A Igreja precisa deste chamado para trazer a unidade entre progressistas e tradicionalistas, entre aqueles que enfatizam a paz e a justiça e aqueles que enfatizam uma cultura da vida, entre celebrantes do Vaticano II e seus detratores, e entre as vastas regiões de uma Igreja global. Isso só pode ser feito vivendo as palavras de Agostinho, agora o lema do Papa Leão: In illo Uno unum — "Em um só Cristo somos um".
A Igreja também precisa construir uma ponte entre si e o mundo, para que o mundo possa atravessá-la e entrar na Cidade peregrina de Deus. Como observou o padre agostiniano Peter Donohue, presidente de Villanova , o “carisma agostiniano consiste em construir comunidade”. Este é o coração missionário dos agostinianos — atrair pessoas por meio da comunidade para a comunidade de Deus. Eles fazem isso amando aqueles dentro e fora da comunidade. Ser homens de coração é sempre alargar o nosso coração para os outros além do mosteiro, além das nossas fronteiras, além da nossa Igreja, para chamá-los a viver conosco em direção a Deus.

- _Dados para análise_:
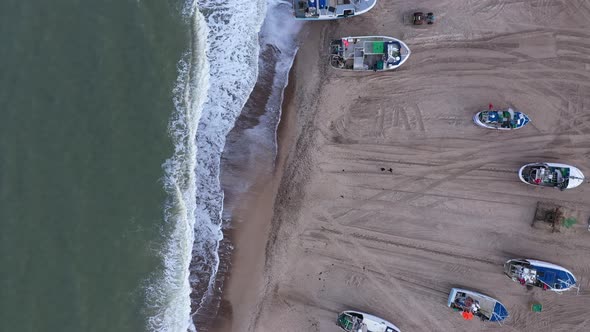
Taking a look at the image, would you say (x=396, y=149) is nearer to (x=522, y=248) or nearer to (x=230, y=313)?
(x=522, y=248)

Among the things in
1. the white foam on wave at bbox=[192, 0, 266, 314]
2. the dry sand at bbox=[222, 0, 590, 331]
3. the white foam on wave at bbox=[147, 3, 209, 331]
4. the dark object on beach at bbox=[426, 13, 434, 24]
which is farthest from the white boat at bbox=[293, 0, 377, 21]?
the white foam on wave at bbox=[147, 3, 209, 331]

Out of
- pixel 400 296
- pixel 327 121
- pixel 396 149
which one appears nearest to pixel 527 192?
pixel 396 149

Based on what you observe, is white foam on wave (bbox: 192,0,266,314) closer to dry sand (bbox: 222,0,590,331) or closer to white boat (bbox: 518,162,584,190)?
dry sand (bbox: 222,0,590,331)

- _O que fazer_:
1 > Segundo o texto sobre a Igreja e o carisma agostiniano, qual é o lema do Papa Leão?
2 > Reproduza, do texto sobre a Igreja e o carisma agostiniano, tudo o que vai de "A Igreja também" até "direção a Deus.".
3 > Retome o texto sobre a Igreja e o carisma agostiniano a partir do ponto em que ele termina.
Os registros não são necessários aqui.

- _Suas respostas_:
1 > In illo Uno unum, "Em um só Cristo somos um".

2 >
A Igreja também precisa construir uma ponte entre si e o mundo, para que o mundo possa atravessá-la e entrar na Cidade peregrina de Deus. Como observou o padre agostiniano Peter Donohue, presidente de Villanova , o “carisma agostiniano consiste em construir comunidade”. Este é o coração missionário dos agostinianos — atrair pessoas por meio da comunidade para a comunidade de Deus. Eles fazem isso amando aqueles dentro e fora da comunidade. Ser homens de coração é sempre alargar o nosso coração para os outros além do mosteiro, além das nossas fronteiras, além da nossa Igreja, para chamá-los a viver conosco em direção a Deus.

3 >
Tal forma de vida exige que se centre nos mais necessitados. A Regra apela consistentemente a uma opção preferencial pelos necessitados. Os frades devem "compartilhar todas as coisas em comum" e dar "a cada um na proporção da sua necessidade". Isto é particularmente importante para ajudar os mais fracos da comunidade. Como ensinou Agostinho, "o amor tem mãos para ajudar os outros. Tem pés para ir ao encontro dos pobres e necessitados. Tem olhos para ver a miséria e a necessidade. Tem ouvidos para ouvir os suspiros e as dores dos homens". Leão XIV espera seguir este exemplo e o de seus homônimos e predecessores. Leão Magno acolheu refugiados em Roma e colocou a Igreja a seu serviço; Leão XIII foi o papa dos pobres e dos trabalhadores; e Francisco sempre nos chamou para servir os marginalizados, especialmente os nascituros e os refugiados.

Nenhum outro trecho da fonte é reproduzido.